I have to admit that I count Paul as a friend – however, as with all releases by acquaintances and loved ones, I will try and give a non-partizan account of how I hear the album; and also stick with the mantra of no mud-slinging.

I believe this was Paul’s first release under his birth name – he had a history of recording as The Digitariat but that project was laid to bed months ago. Released in January of 2016, this multi-track synthesiser album is one of great beauty.

Cover
Cover

Using a host of equipment, Paul crafted this album in his London flat and it bears the hallmark of a cult classic – he has quickly found his chops in a genre that was not harsh noise or power electronics.

Whilst some of the ‘bloops’ are repetitive – in a good way – it leads to a sense of impending claustrophobia. I am unsure if this is what Paul intended for the listener to experience? I am sure he will correct me when I next see him if I am wrong, but, this is just as powerful as any of the power electronics that he produced as The Digitariat.

The opening track, Exiles, has a bouncy-stab-like bassline that creeps like a spider in to your mouth as you sleep. Only to be spat out as you gag in preparation of the second track, the title track – Purple Field.

Purple Field sounds like it was made on a large Eurorack modular beast of an affair. The fact that Paul makes his music using analogue equipment is a testament to the man. Some would say that the oeuvre of high end equipment instead of software synths is a dying DIY art-form – but – thanks to to musicians like Paul, it is being kept alive.
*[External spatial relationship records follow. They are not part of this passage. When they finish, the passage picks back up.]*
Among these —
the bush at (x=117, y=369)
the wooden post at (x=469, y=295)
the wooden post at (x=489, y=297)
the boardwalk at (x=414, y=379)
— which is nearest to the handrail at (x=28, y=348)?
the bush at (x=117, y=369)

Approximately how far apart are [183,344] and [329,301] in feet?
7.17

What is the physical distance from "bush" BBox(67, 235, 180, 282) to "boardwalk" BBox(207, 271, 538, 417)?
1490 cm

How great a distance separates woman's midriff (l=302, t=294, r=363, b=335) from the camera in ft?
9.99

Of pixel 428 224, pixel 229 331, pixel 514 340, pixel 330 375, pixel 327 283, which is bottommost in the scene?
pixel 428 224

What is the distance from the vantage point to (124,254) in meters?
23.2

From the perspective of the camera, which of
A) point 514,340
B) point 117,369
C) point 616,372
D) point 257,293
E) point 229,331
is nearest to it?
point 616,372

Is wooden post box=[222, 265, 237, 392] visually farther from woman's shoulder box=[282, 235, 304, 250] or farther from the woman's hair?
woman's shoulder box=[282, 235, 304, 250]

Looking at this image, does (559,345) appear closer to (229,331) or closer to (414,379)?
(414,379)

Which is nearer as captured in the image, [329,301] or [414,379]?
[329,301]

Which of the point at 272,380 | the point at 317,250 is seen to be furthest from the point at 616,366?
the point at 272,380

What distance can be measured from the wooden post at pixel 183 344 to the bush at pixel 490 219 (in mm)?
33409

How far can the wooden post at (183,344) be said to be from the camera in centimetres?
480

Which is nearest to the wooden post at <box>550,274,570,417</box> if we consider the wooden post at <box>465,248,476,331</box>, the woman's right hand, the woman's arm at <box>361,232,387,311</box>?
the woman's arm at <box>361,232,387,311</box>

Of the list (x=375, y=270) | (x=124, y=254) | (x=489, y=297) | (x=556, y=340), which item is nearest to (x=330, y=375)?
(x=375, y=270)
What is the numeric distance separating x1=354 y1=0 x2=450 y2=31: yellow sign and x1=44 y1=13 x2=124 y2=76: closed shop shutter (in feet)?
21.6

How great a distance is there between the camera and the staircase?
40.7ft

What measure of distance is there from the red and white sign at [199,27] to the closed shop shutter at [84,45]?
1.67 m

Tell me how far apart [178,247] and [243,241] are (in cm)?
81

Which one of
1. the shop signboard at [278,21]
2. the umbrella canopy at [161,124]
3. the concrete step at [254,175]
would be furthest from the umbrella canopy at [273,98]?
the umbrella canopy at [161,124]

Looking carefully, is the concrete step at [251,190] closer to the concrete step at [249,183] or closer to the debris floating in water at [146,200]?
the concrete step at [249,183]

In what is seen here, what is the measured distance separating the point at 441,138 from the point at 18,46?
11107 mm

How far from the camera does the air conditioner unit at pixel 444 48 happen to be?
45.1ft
The warmth of the sounds on this album are not something that you can achieve using software instruments alone.

The third track, Thread Of Light, sees Paul back on home ground with a Harsh introduction that has a lot of different elements washing over you as you are immersed in the roar of distorted white noise. White Noise was that? But, there is so much more going in this first 60 seconds than in a lot more albums. It invigorates the mind and slays the senses. Through the use of a series of filters, Paul guides the listener to the fourth track, Basingstoke 10. Basingstoke 10 is almost drone! Basingstoke 10 is a track that echoes around my sound system to the point where it disorientates and perplexes. However, it is a cracking track and a refreshing track after the onslaught that was Thread Of Light.

As an album – it is a lot of music that you receive for the £4 asking price – around an hour’s worth of music! For this project (the project of making music under his birth name) it is a feat that is rarely accomplished to out-do your existing work, recorded under a pseudonym, in one album. Paul built up a following as The Digitariat, and knocked them bleeding to the ground when he told them he was stopping making music under that name. Keeping a hand in SBV, he channeled his energy in to that project whilst reserving a pensive side to release this debut album as Paul Daniel Knowles. An accomplishment to have this album as a representation of what you can achieve, even more so if it is your debut under a new name.